◆ Records ◆
-----

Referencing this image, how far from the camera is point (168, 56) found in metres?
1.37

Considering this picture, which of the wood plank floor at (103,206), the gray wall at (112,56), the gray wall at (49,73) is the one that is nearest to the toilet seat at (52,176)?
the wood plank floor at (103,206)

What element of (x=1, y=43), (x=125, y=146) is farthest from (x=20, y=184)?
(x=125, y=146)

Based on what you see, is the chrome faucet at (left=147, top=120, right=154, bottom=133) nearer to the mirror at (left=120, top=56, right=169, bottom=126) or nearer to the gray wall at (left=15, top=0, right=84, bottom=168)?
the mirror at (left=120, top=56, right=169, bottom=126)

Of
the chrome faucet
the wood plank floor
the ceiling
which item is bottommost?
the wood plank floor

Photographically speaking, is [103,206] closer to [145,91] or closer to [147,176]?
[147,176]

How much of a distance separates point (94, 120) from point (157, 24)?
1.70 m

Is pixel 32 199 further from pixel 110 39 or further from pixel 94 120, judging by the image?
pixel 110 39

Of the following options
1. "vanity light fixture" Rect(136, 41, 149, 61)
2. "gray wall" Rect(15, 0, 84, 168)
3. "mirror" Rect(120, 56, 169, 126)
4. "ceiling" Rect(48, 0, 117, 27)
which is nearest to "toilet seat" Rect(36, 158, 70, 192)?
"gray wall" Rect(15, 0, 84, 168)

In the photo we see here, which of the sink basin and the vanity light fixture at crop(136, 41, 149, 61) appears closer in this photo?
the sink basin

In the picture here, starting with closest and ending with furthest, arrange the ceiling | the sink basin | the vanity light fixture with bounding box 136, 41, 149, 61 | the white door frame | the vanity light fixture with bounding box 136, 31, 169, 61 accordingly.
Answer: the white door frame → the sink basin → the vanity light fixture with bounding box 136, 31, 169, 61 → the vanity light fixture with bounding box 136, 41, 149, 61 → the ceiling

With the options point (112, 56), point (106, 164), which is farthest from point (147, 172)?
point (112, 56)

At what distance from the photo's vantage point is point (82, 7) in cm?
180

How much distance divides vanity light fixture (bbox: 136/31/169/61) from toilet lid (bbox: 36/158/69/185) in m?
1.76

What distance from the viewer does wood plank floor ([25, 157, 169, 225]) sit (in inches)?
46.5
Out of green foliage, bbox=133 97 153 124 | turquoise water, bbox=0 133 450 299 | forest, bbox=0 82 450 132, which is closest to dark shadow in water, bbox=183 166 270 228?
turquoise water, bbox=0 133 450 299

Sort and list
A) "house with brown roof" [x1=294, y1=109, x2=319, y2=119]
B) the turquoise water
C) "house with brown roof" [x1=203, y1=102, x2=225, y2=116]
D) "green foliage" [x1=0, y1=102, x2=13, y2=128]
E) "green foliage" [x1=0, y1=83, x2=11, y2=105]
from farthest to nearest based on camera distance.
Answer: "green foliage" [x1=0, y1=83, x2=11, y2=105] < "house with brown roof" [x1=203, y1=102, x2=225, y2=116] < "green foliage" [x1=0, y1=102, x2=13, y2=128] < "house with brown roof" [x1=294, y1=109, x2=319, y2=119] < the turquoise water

-----

Quote word for word every line from the one containing "Sort and list" through the last line above, including both of those lines.

◆ Expected output ◆
Sort and list
A) "house with brown roof" [x1=294, y1=109, x2=319, y2=119]
B) the turquoise water
C) "house with brown roof" [x1=203, y1=102, x2=225, y2=116]
D) "green foliage" [x1=0, y1=102, x2=13, y2=128]
E) "green foliage" [x1=0, y1=83, x2=11, y2=105]
from farthest to nearest based on camera distance.
Answer: "green foliage" [x1=0, y1=83, x2=11, y2=105] < "house with brown roof" [x1=203, y1=102, x2=225, y2=116] < "green foliage" [x1=0, y1=102, x2=13, y2=128] < "house with brown roof" [x1=294, y1=109, x2=319, y2=119] < the turquoise water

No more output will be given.